— start —
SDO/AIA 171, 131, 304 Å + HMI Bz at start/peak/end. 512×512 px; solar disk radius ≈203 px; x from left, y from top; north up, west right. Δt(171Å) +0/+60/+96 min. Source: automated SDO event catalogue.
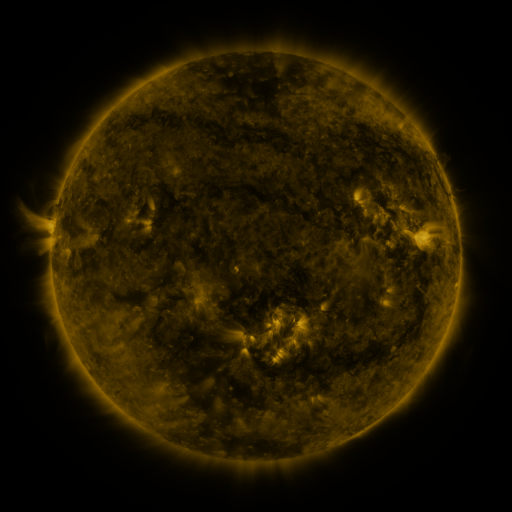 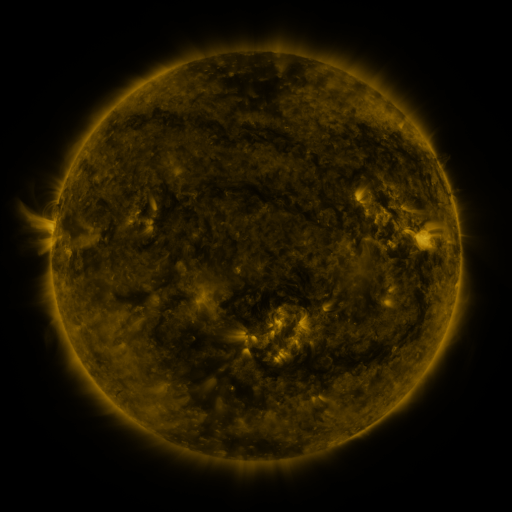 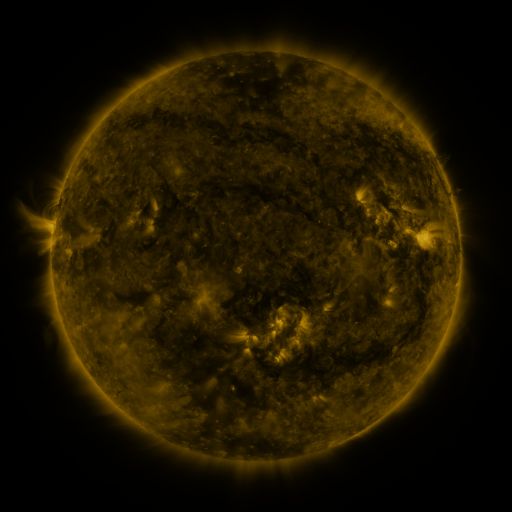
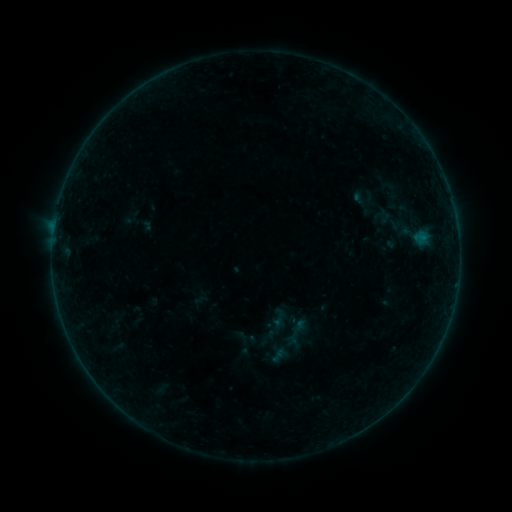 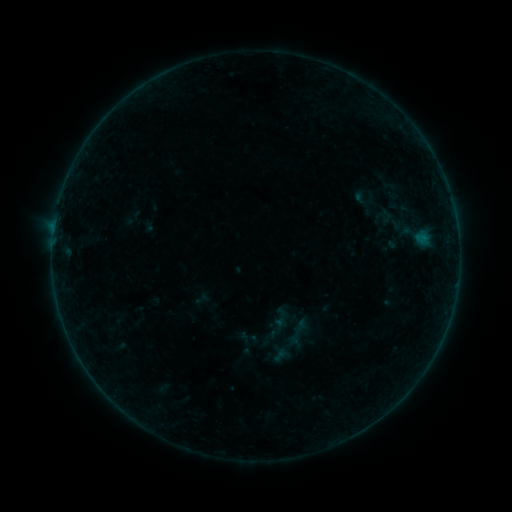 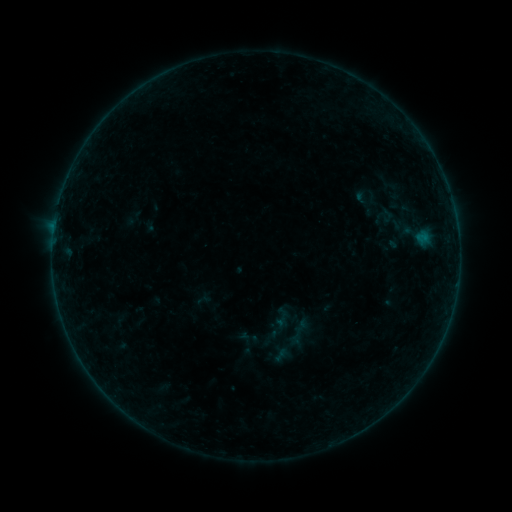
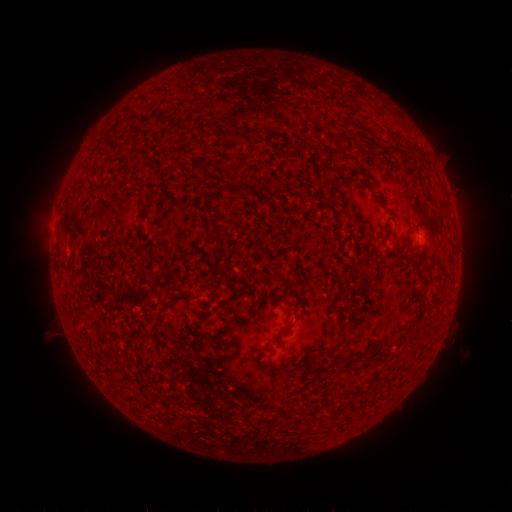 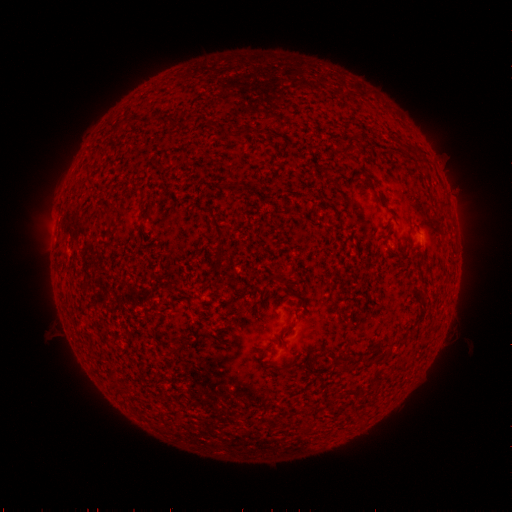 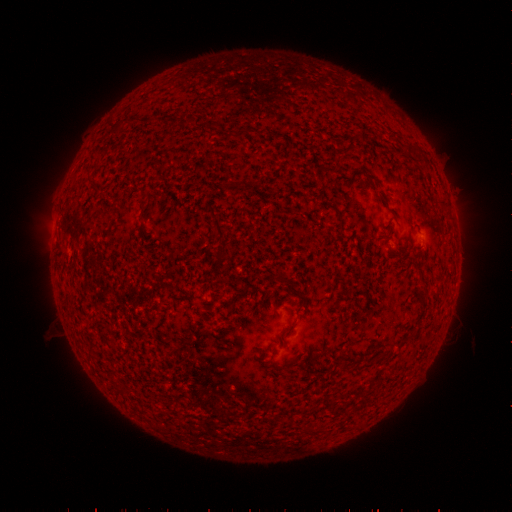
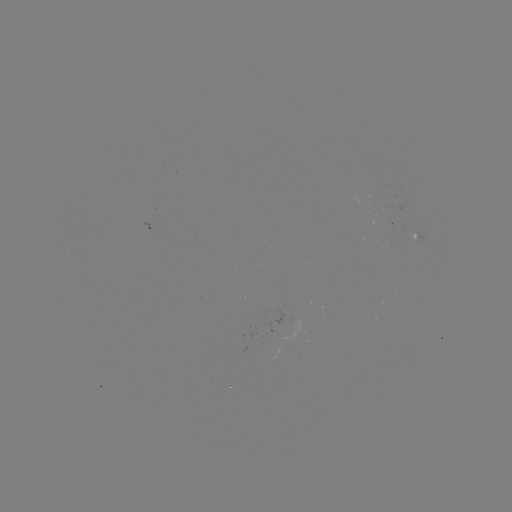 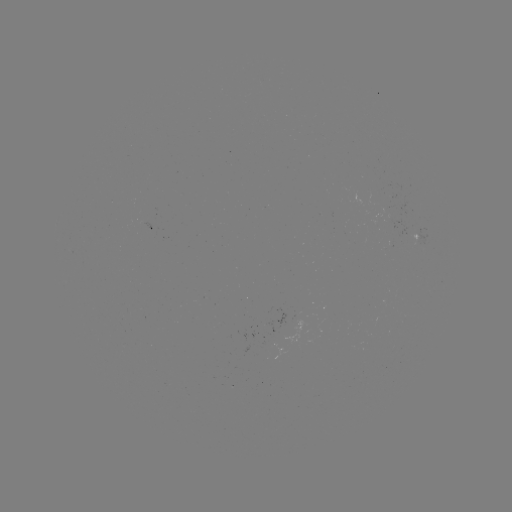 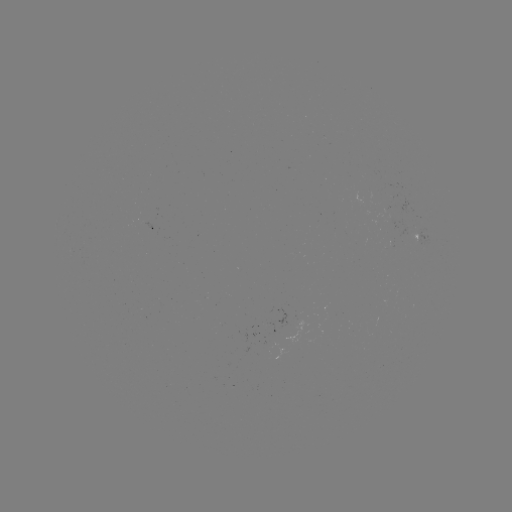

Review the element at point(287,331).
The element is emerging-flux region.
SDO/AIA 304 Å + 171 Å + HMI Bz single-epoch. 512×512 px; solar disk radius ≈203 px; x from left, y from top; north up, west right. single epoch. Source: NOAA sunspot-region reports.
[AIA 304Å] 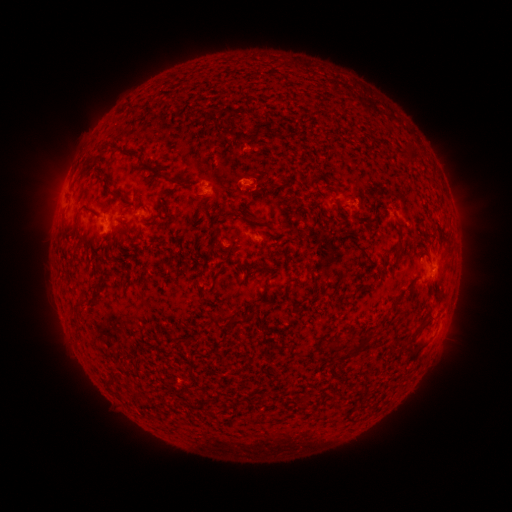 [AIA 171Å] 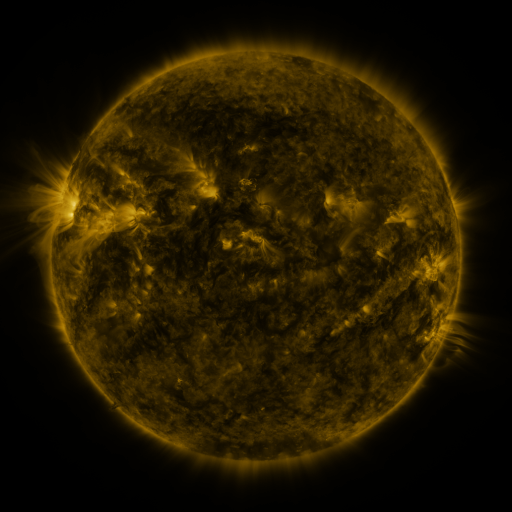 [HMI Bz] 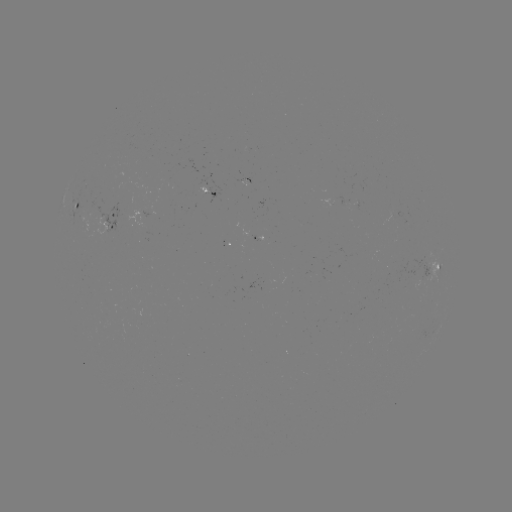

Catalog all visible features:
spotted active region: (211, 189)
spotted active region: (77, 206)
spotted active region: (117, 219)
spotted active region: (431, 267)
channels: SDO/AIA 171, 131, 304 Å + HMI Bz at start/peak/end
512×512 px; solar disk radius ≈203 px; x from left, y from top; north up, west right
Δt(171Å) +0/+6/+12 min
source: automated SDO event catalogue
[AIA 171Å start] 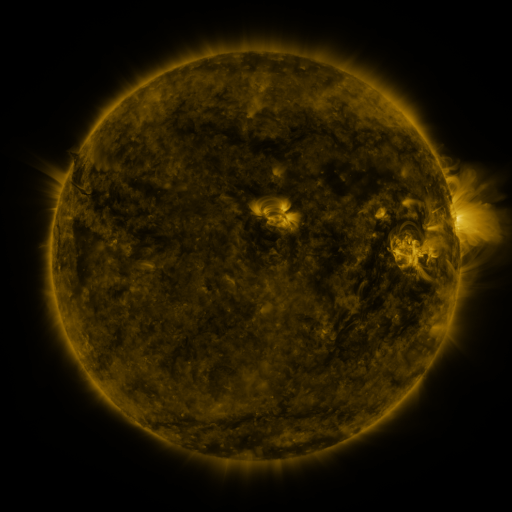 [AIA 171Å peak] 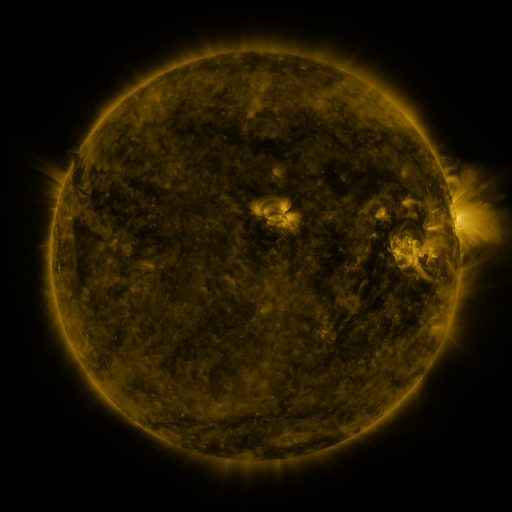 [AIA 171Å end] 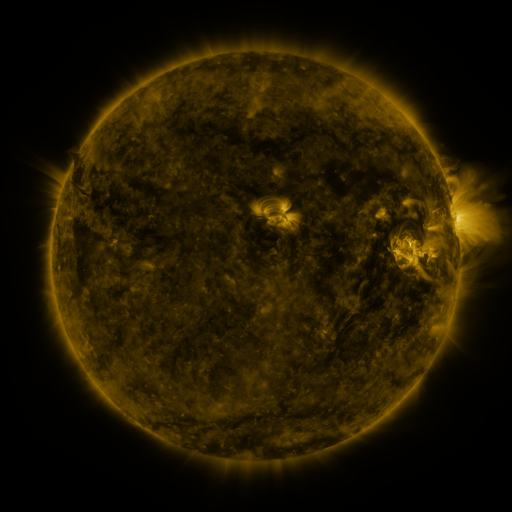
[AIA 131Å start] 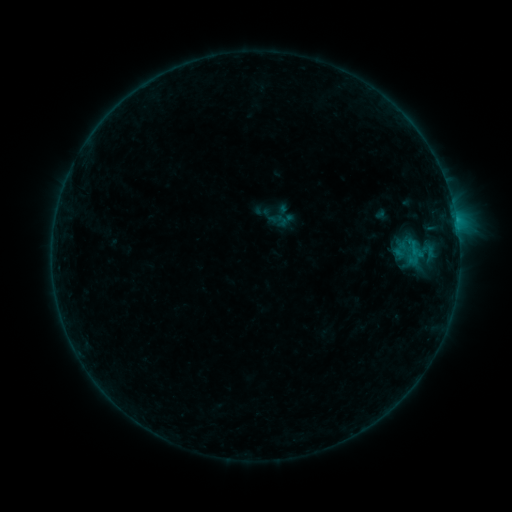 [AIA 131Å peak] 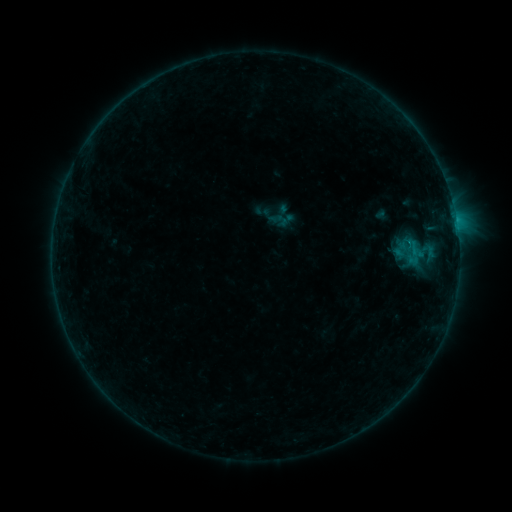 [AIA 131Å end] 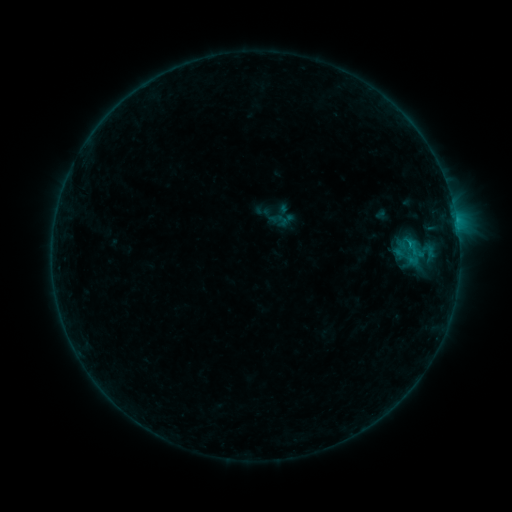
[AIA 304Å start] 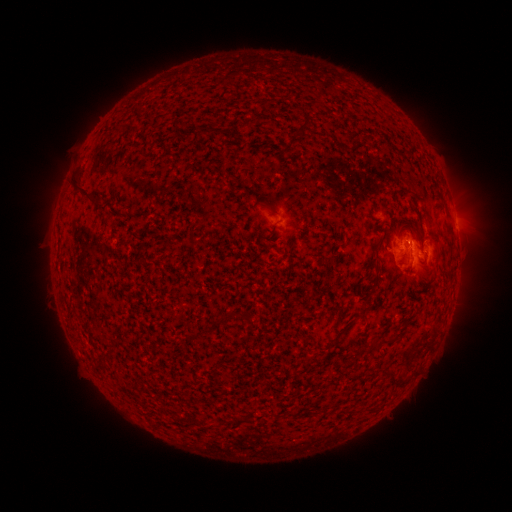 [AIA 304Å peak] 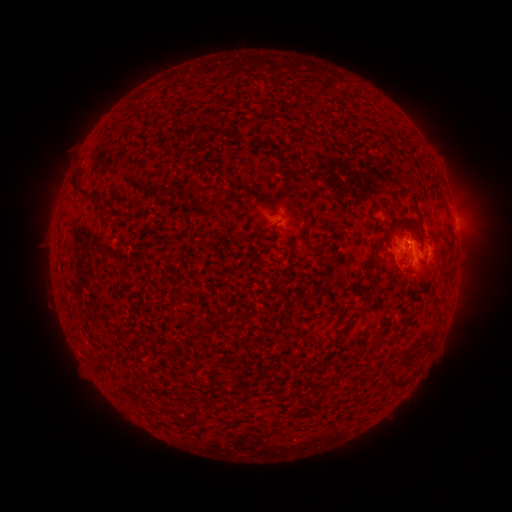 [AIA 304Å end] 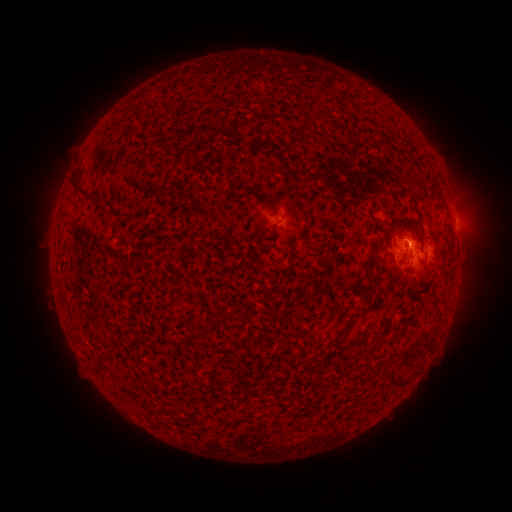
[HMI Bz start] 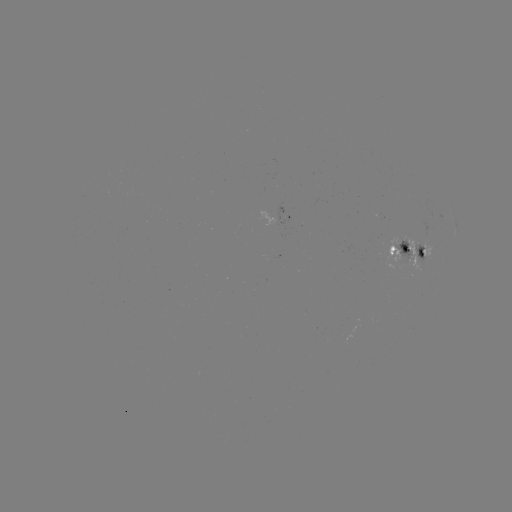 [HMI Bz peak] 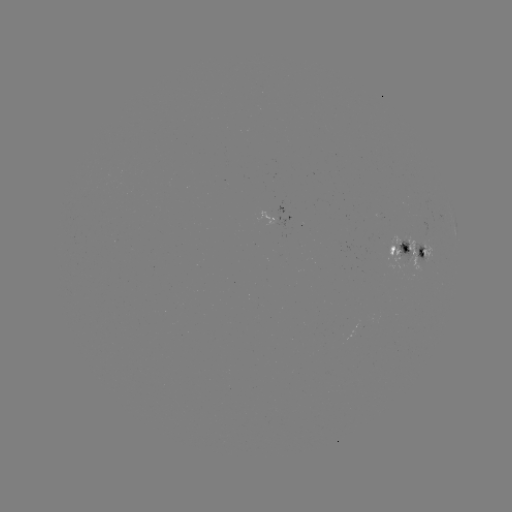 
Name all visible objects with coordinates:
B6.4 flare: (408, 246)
— end —
Replace "Review" with "Examine" in the part of the items that runs from the start through the line containing "The element is emerging-flux region.", and give those lines again with everything else unchanged and the pictures left out.

SDO/AIA 171, 131, 304 Å + HMI Bz at start/peak/end. 512×512 px; solar disk radius ≈203 px; x from left, y from top; north up, west right. Δt(171Å) +0/+60/+96 min. Source: automated SDO event catalogue.

Examine the element at point(287,331).
The element is emerging-flux region.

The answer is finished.